MATERIAL SHOWN START

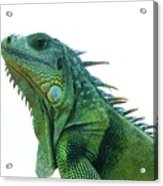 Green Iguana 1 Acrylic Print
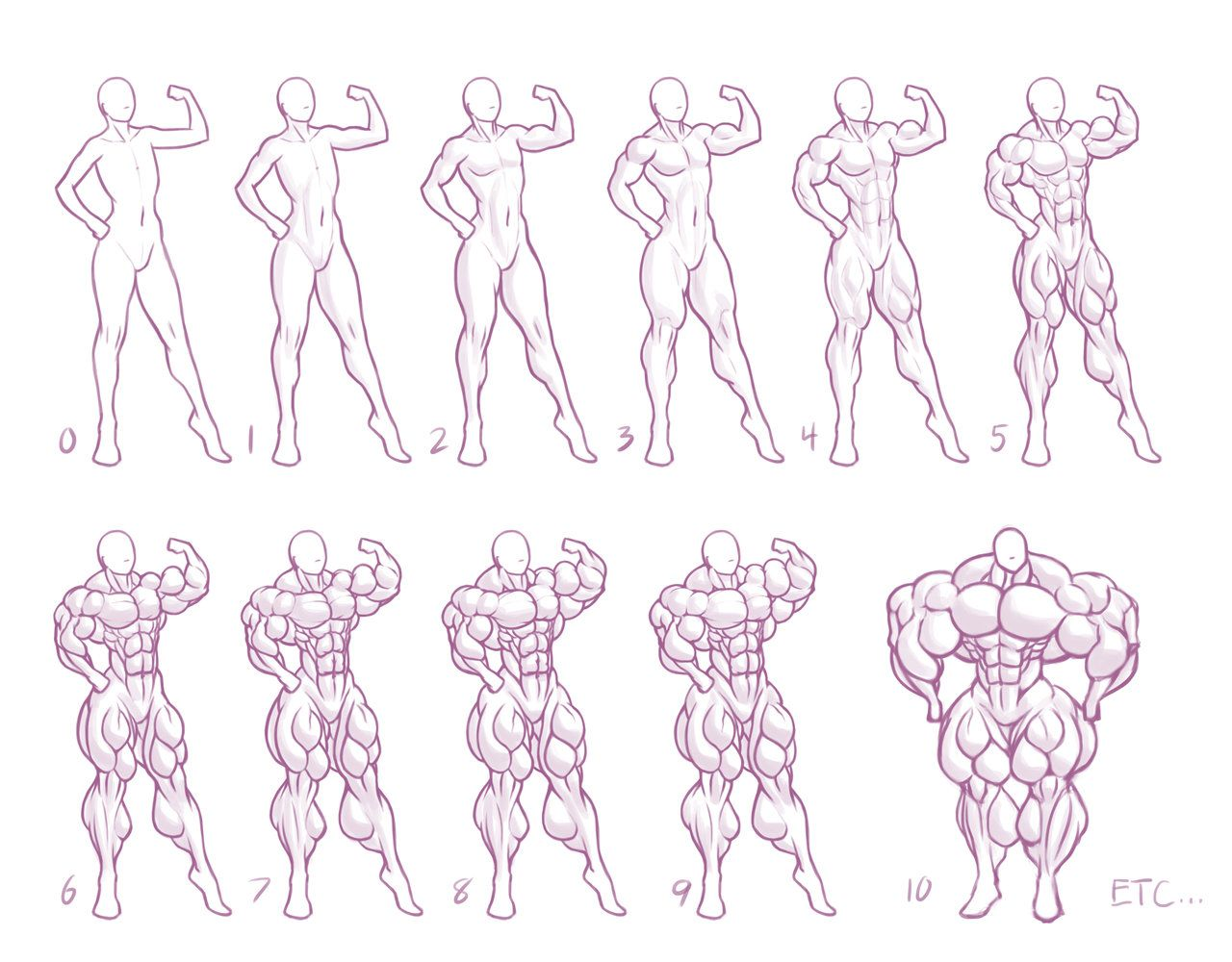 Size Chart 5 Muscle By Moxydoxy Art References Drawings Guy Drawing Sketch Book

MATERIAL SHOWN END
MATERIAL SHOWN START

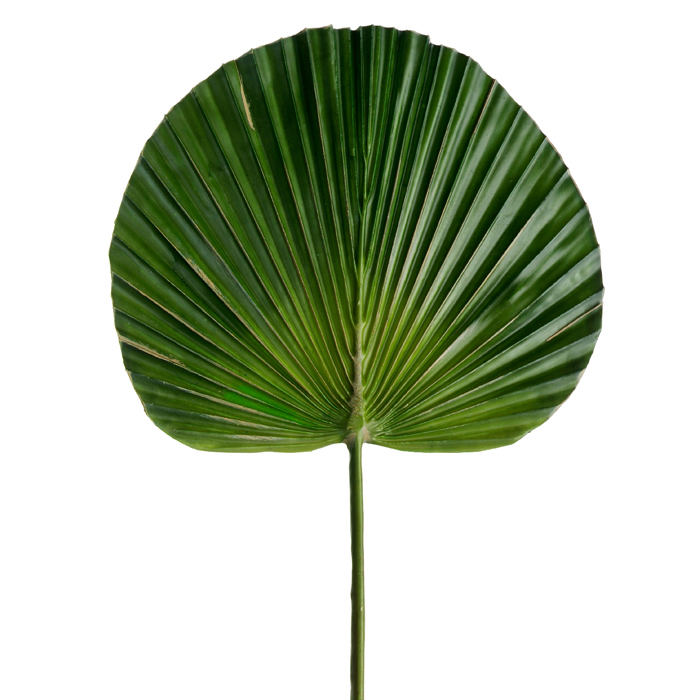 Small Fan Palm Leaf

MATERIAL SHOWN END
MATERIAL SHOWN START

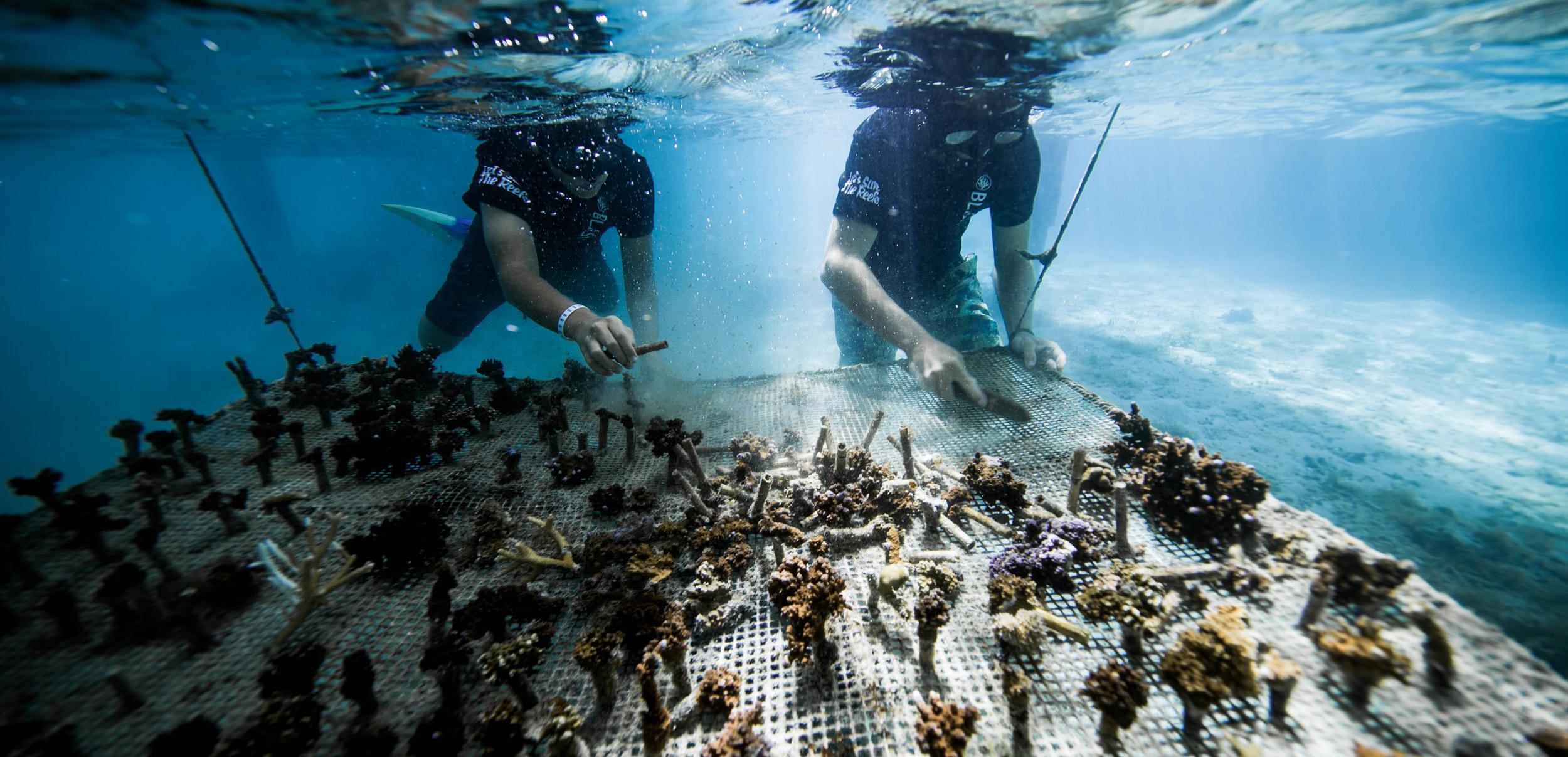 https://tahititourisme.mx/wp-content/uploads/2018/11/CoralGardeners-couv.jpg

MATERIAL SHOWN END

WHAT YOU WILL DO:
Look above for the line with "Green Iguana 1 Acrylic Print"; quote it and every line after it, stopping after the line with "Size Chart 5", exactly, with nothing added and without pictures.

SOLUTION TO THE EXERCISE:
 Green Iguana 1 Acrylic Print
 Size Chart 5 Muscle By Moxydoxy Art References Drawings Guy Drawing Sketch Book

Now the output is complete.